■ Data ■
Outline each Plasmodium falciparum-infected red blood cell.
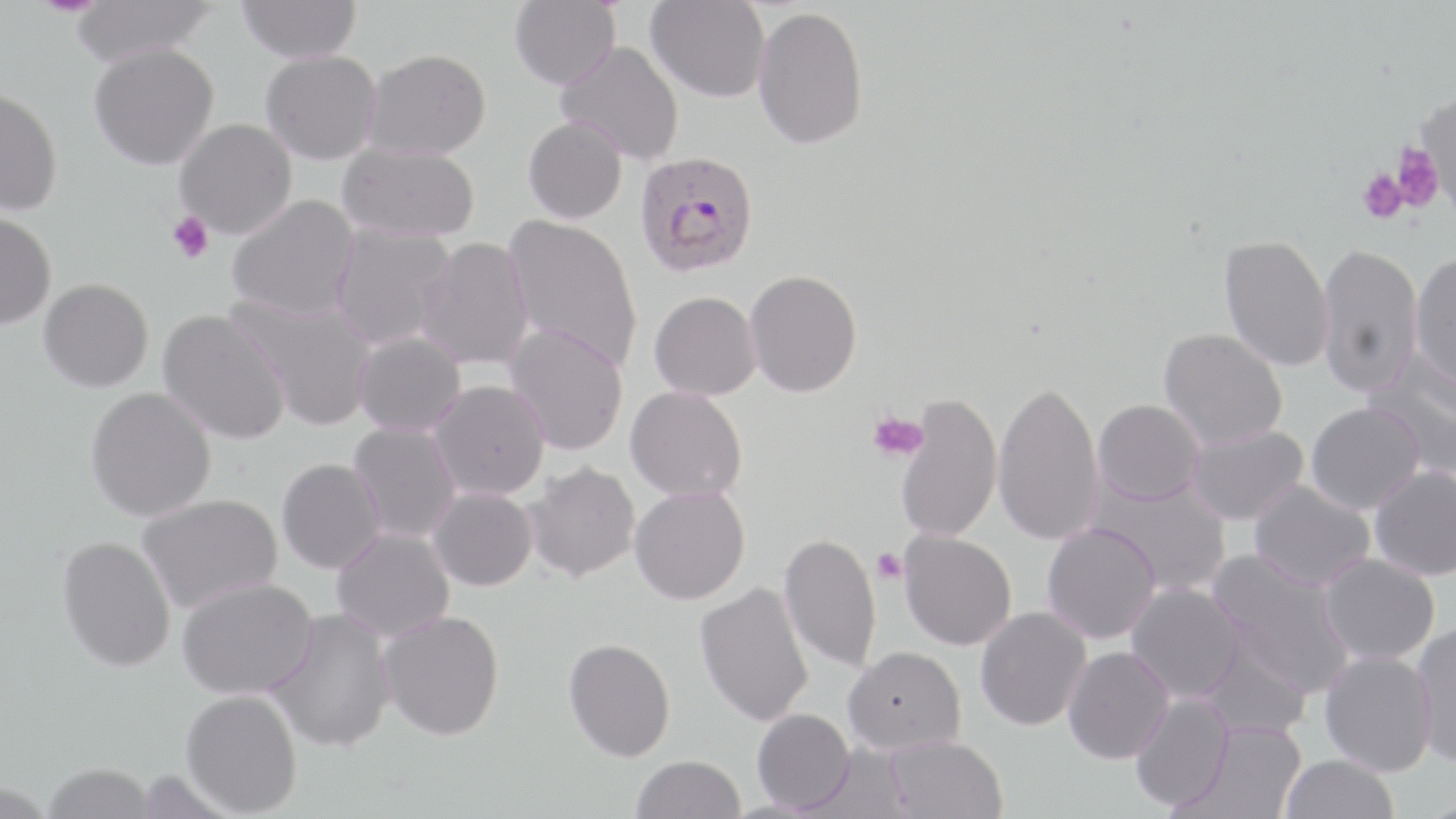
Approximate bounding boxes as (x1, y1, x2, y2) in pixels.
Plasmodium falciparum-infected red blood cells: (634, 153, 761, 281).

■ Task to carry out ■
Word for word, reproduce the listing above; no image should be carried over.

■ Task output ■
Outline each Plasmodium falciparum-infected red blood cell.
Approximate bounding boxes as (x1, y1, x2, y2) in pixels.
Plasmodium falciparum-infected red blood cells: (634, 153, 761, 281).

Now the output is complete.